## What the exercise asks
Although the data below holds other lines too, output only those from the line with "Girassol T-bar sandal" up to and including the line with "a middle-aged, elegant", exactly as they appear.

START Excerpted data

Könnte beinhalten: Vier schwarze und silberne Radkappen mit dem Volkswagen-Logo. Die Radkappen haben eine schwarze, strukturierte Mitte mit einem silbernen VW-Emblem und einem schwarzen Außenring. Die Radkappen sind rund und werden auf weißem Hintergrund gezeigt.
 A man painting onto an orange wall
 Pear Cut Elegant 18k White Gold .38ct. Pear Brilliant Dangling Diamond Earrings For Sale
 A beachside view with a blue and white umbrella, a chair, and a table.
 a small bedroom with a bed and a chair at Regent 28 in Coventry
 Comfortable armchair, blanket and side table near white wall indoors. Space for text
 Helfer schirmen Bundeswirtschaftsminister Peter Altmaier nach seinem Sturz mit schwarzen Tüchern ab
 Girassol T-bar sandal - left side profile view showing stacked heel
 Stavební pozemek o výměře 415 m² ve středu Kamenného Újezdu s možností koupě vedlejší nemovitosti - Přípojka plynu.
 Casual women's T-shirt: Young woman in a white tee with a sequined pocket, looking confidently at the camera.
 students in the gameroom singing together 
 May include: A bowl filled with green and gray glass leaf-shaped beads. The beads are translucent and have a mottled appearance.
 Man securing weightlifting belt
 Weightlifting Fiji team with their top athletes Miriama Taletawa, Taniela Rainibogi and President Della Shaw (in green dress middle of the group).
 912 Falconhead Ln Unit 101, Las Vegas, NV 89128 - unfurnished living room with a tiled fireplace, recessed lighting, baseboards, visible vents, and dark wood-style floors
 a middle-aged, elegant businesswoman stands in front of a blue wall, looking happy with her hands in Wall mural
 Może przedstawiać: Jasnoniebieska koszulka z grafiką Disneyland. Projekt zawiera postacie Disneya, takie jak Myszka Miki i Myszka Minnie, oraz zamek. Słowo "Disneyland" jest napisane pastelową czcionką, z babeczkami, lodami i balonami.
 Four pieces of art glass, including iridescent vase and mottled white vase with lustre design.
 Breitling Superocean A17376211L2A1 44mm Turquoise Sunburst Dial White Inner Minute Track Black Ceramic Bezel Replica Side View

END Excerpted data

## Response
 Girassol T-bar sandal - left side profile view showing stacked heel
 Stavební pozemek o výměře 415 m² ve středu Kamenného Újezdu s možností koupě vedlejší nemovitosti - Přípojka plynu.
 Casual women's T-shirt: Young woman in a white tee with a sequined pocket, looking confidently at the camera.
 students in the gameroom singing together 
 May include: A bowl filled with green and gray glass leaf-shaped beads. The beads are translucent and have a mottled appearance.
 Man securing weightlifting belt
 Weightlifting Fiji team with their top athletes Miriama Taletawa, Taniela Rainibogi and President Della Shaw (in green dress middle of the group).
 912 Falconhead Ln Unit 101, Las Vegas, NV 89128 - unfurnished living room with a tiled fireplace, recessed lighting, baseboards, visible vents, and dark wood-style floors
 a middle-aged, elegant businesswoman stands in front of a blue wall, looking happy with her hands in Wall mural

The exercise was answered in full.